START

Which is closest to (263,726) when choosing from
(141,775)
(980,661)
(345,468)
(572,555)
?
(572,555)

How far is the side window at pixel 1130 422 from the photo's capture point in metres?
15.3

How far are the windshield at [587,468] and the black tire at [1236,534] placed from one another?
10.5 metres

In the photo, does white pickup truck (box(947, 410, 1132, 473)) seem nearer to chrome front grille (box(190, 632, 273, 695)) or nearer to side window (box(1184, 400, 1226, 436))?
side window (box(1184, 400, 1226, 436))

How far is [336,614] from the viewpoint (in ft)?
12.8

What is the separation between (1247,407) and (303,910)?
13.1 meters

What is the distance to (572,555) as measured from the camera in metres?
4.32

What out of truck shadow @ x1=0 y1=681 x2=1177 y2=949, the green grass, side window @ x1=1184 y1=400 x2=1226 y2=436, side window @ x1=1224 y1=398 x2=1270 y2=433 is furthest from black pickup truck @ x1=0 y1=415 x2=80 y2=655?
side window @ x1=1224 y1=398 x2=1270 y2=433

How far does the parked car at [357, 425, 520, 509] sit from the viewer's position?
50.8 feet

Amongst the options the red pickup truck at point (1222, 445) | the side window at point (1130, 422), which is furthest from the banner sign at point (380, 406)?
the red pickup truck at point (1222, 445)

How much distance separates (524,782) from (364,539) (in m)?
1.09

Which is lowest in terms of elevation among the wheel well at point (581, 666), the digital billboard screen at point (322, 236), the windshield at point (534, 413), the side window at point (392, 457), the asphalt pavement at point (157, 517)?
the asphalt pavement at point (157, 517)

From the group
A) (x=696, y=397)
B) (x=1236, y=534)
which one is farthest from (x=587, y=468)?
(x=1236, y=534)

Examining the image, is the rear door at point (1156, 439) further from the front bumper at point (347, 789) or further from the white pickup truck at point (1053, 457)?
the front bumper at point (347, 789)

END

Turn the part of the material that opens with the line containing "How much distance" and runs through the end of the material into a Markdown table with the columns Row and Line. Give each line its own numbered row and leave out blank lines.

- **Exercise result**:
| Row | Line |
|---|---|
| 1 | How much distance separates (524,782) from (364,539) (in m)? |
| 2 | 1.09 |
| 3 | Which is lowest in terms of elevation among the wheel well at point (581, 666), the digital billboard screen at point (322, 236), the windshield at point (534, 413), the side window at point (392, 457), the asphalt pavement at point (157, 517)? |
| 4 | the asphalt pavement at point (157, 517) |
| 5 | From the group |
| 6 | A) (x=696, y=397) |
| 7 | B) (x=1236, y=534) |
| 8 | which one is farthest from (x=587, y=468)? |
| 9 | (x=1236, y=534) |
| 10 | Examining the image, is the rear door at point (1156, 439) further from the front bumper at point (347, 789) or further from the white pickup truck at point (1053, 457)? |
| 11 | the front bumper at point (347, 789) |